When building an Expressive Home, the focus is on quality over quantity. The reason building a new home feels so exciting is the way your imagination conjures dreams to recreate powerful emotions important to you. Think about it. Your design preferences typically reflect a lifetime of experiences with favorable emotions. You may like contemporary architecture and modern designs with their simple themes and clean lines. This may stem from the feeling of order and balance, which helps you feel peaceful and relaxed. You may prefer European influences as they invoke a spirit of adventure and uniqueness. Whatever your preferences are, they will typically be tied to an emotional experience. A good architect will seek to understand what emotional connections you want from a home, as well as how you intend to live in it.

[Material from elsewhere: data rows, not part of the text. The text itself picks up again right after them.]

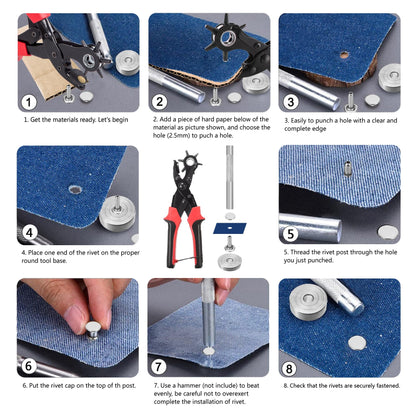 Belt Hole Puncher with 240 Sets of Leather Rivets - Updated Hole Sizes Puncher for Belt, Watch Band, Strap, Dog Collar, Saddle, Shoes, Fabric, DIY Home or Craft Project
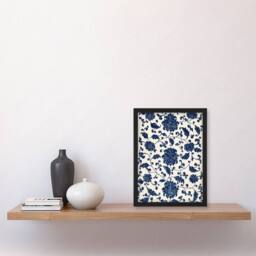 Artery8 Owen Jones Elegant Blue Flower Textile Motif Framed Wall Art Print - Size: A4 - thumbnail 4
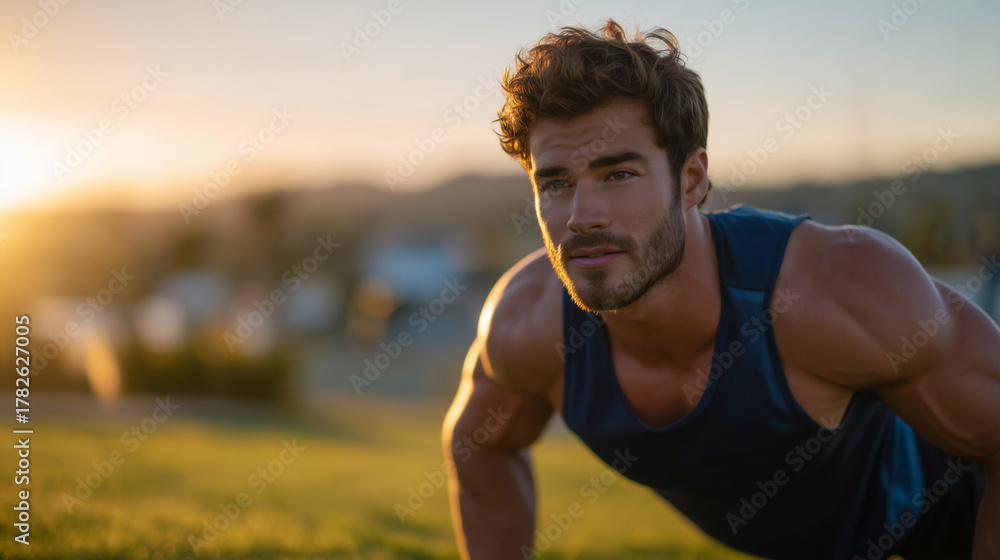 Fototapeta premium Intense fitness training scene of athletic male performing pushups at twilight, golden beams highlighting toned muscles, open park landscape glowing under evening light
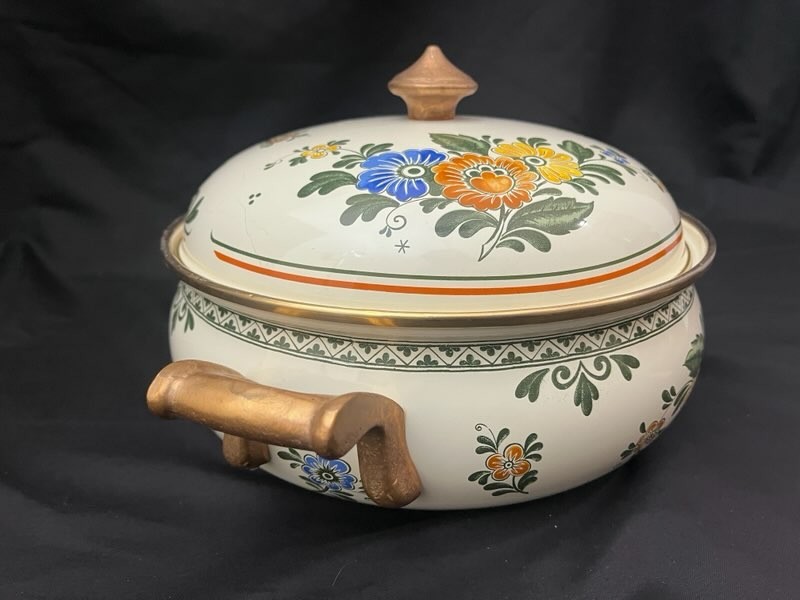 VGT Villeroy & Boch Alt Amsterdam ‘Flower C’ Dutch Oven Enamel Cookware 10″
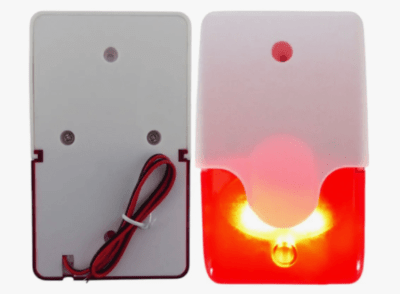 Sirena Mini Baliza LUZ Roja 100DB 12V AN*G*AL: 7*5*12.2CM, Ideal Incendio O Robo C/ EXTERIROR PLASTICA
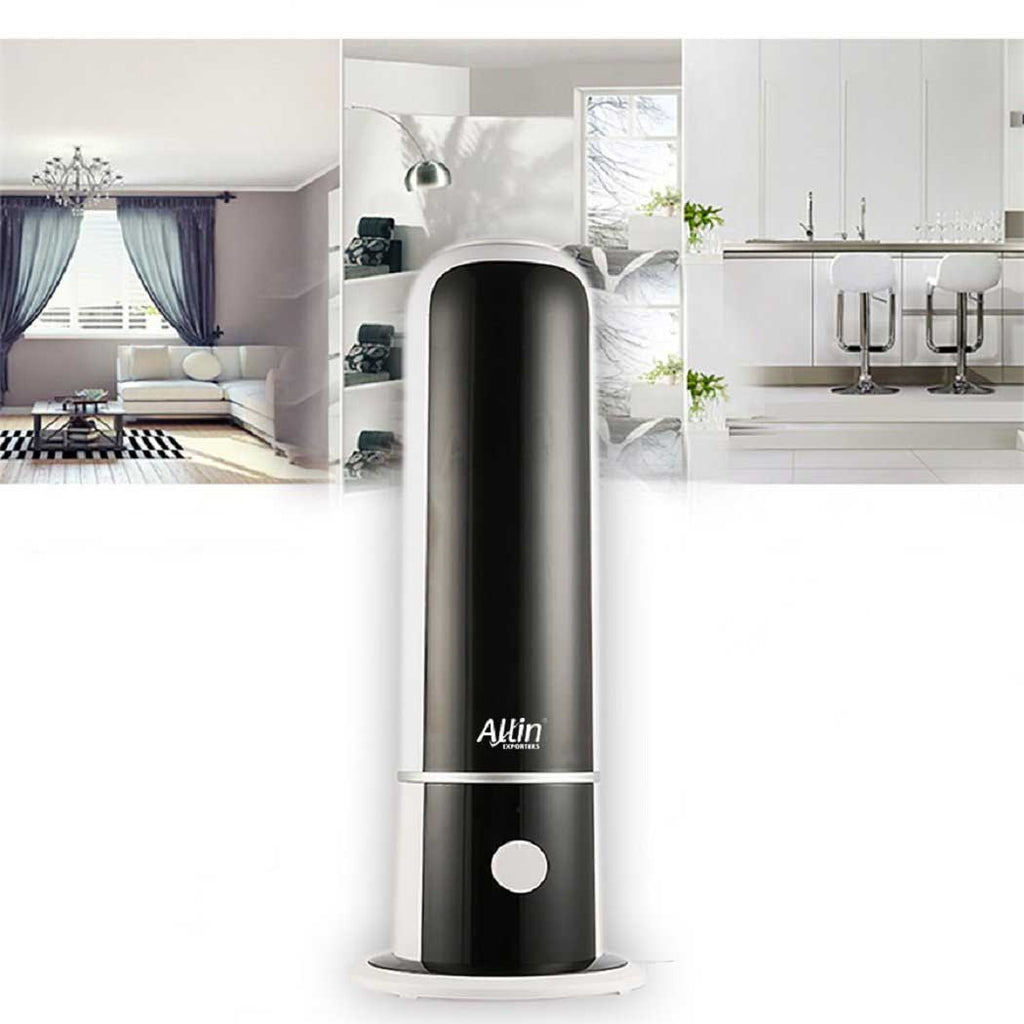 Tower Shape Cool Mist Ultrasonic Humidifier with Mist Level Control and Automatic Shut-Off for Big Size Rooms (4 L, Black)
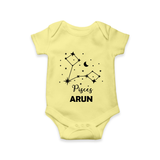 Pisces Star Sign Constellation Romper - PASTEL YELLOW - New Born (Chest 14")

Homes today are becoming larger and larger often because they are trying to fulfill a need without first understanding the emotional connection. Prominent designs include more rooms, grander scales, and lofty proportions. We are led to believe this is what we want, and we will be happier with the luxury these extra spaces can provide. Why then does happiness in a home continue to be so elusive?

Having a big home is not a problem as long as you don’t compromise good design for more square feet. The idea is no matter what size your house is, make it an Expressive Home. An Expressive Home is a well-designed home paying particular attention to the details important to you, and ultimately reflects your passions, interests, and the way you live. An Expressive Home embraces you every time you enter and continually comforts you as you move through its spaces.

When building your new home, take note of the way you feel in different parts of a house. What are you trying to accomplish? Many people fondly reflect on warm cozy spaces where they feel comfortable and can relax. They feel at home. Many home designs today are spacious and impressive. Twenty foot ceilings in great rooms and entryways abound. What they often lack is personality. Think about where in your home you spend your time today? Which rooms do you use the most? Take the time to consider why you use those spaces the most. Where do you go to relax? What is your favorite part of the home? Would you rather invest in rarely used spaces like formal dining rooms and living rooms, or spend the money on a smaller, but carefully detailed home, more fully expressing your personality.

Sarah Susanka is one of the most preeminent architects helping people rethink how houses are designed and what characteristics make it a home. She wrote the book The Not So Big House, which emphasized the wonderful design concept where the quality of the home is much more important than how big it is. These principles are probably even more relevant today than when she first introduced them.

We are gobbling up land faster than ever and spending a fortune to construct colossal homes everywhere. We seek to improve our quality of life through larger homes and more features without first understanding what it is that brings meaning to our life, and what role our homes play in the process. By improving the quality, design, and accoutrements of the spaces in our homes, the living experience becomes more expressive of who you are and the way you really live.